Assuming your projectile is steel then the analogy may hold.

You may get better luck searching Google for bullet proof steel plate but a quick search for me mentions 1" (25 mm).

10. Sep 21, 2013

### Bobbywhy

Just some anecdotal observation from Da Nang, Vietnam, Spring, 1968

During the TET offensive against the invaders (The USA) many rockets rained down onto our airbase.
After one 122 mm rocket attack I saw the result of the rocket warhead’s high velocity shrapnel: At the communal shower outside the enlisted men’s barracks, six hot water tanks in a row had been punctured by one small piece of shrapnel from the exploding rocket, and you could see daylight in a straight line through all six of the tanks.

11. Sep 21, 2013

### AlephZero

If that is the case, we don't know most of the relevant information to answer the question. it depends very much on the shape of the projectile and the size and shape of the "room" - i.e. how likely is it to punch a hole through the steel plate, instead of absorbing energy by plastic deformation of the containment system and/or the projectile - not to mention large movements of the containment system transmitting energy into the surrounding air.

12. Sep 24, 2013

### Meerkat88

This is all for a risk assessment (hence the worse case senerio) for a rotating disc bursting and a particle hitting the steel wall that it is enclosed in. I have assumed that the particle hits the wall perpendicular with a sharp edge.

Thanks for all the feedback it has provided some useful reading and discussion. Looking at it all the Hagg and Sankey paper has provided the most information. I am looking for the most simple answer as possible on will it contain it and if not how thick the steel needs to be to contain it. Then I can start looking at possible other materials.
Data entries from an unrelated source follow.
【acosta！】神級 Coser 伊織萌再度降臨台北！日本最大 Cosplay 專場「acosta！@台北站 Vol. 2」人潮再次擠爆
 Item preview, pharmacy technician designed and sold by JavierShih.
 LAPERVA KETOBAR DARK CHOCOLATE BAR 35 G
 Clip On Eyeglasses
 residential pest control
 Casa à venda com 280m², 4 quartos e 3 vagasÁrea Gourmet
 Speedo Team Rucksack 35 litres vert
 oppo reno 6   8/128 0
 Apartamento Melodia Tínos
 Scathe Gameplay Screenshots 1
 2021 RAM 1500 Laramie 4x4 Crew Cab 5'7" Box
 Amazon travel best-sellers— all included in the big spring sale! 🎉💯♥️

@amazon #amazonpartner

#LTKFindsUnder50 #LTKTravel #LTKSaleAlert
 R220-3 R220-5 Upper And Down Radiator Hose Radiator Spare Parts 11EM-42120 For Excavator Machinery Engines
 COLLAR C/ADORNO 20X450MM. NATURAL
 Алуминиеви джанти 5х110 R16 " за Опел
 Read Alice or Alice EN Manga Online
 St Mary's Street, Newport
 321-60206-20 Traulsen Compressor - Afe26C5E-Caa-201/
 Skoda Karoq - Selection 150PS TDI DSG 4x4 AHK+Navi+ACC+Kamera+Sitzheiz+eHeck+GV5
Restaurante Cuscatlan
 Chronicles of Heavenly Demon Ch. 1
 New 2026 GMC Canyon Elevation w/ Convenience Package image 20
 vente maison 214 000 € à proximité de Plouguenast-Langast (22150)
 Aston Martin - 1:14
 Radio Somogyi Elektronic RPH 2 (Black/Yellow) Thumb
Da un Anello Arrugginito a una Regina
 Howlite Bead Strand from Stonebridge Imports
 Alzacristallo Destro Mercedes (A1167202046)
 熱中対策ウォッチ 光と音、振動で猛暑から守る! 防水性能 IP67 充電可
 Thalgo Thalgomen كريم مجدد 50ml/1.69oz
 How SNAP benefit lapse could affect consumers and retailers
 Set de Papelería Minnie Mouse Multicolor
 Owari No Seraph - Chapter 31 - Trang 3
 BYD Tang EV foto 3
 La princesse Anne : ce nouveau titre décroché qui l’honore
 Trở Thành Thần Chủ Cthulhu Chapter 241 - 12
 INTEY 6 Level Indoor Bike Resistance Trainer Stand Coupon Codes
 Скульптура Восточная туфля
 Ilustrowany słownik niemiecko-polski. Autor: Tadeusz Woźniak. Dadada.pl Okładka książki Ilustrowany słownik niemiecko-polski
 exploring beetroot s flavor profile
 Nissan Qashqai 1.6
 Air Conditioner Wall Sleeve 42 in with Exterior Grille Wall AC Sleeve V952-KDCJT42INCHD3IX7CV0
Looking at the Hagg and Sankey equations you have E=0.5*M1*V^2*(1-(M1/(M1+M2))) so this calculates the energy that is absorbed by the plate when the projectile hits it. If this is more than the strain energy of the plate then it does penetrate it. I am right in the way I am understanding this equation??

13. Sep 24, 2013

### Baluncore

One characteristic of a bursting disc, such as a grinding wheel, is that the pie shaped fragments are smaller than the original disc. The centrifugal force is shared by the fragments, which determines their trajectories. The rotational energy is shared by the fragments, which significantly increases their rate of rotation since they now have a reduced radius, (squared).

The fragments are gyroscopically stabilised pie shaped cutters that, if they do not cut through the wall, will run around the inside of the room. They are best caught, rolled up and tangled in long fibres such as Kevlar. Chainsaw operators use fibre filled trousers that choke the chain if it cuts through the outer layer.

Discs that fragment in an open area, convert their circular energy into linear velocity every time they touch the ground. It is not unexpected for parts of a green-waste shredder disc to travel for a km or more. The fragments will cut through motor vehicles and climb over more solid objects.

The worst case for a disc is worse than you might at first expect.

14. Sep 24, 2013

### Q_Goest

It's been a while since I used this so please bear with me. I believe you are referencing equation 5 in that paper. That's the total energy after impact for the 2 parts; the projectile and the portion of the wall that's impacted as discussed in the paper. Some of the initial energy of the projectile is lost as is discussed in the paragraph immediately preceding this equation in the form of heat. Note that momentum is conserved which is how that lost energy is determined. This is "stage 1".

Stage 2 is next. Once you determine the remaining energy after impact, you determine how much energy can be absorbed by the structure due to deformation of the body the projectile has impacted. So what you calculated determines the remaining energy that must be disipated due to strain and shear in the barrier.

15. Sep 28, 2013

### rollingstein

Does 1.2 mm thick steel have strength sufficient to make a room out of it, forget projectile containment? I was surprised. Just hope it never corrodes a tiny bit even.

16. Jan 10, 2014

### mat123

Hello All,

I am new here...

I would like to know how to calculate the plastic flow stress in the Paper by SANKEY .

What theorem to use for this will be of great help.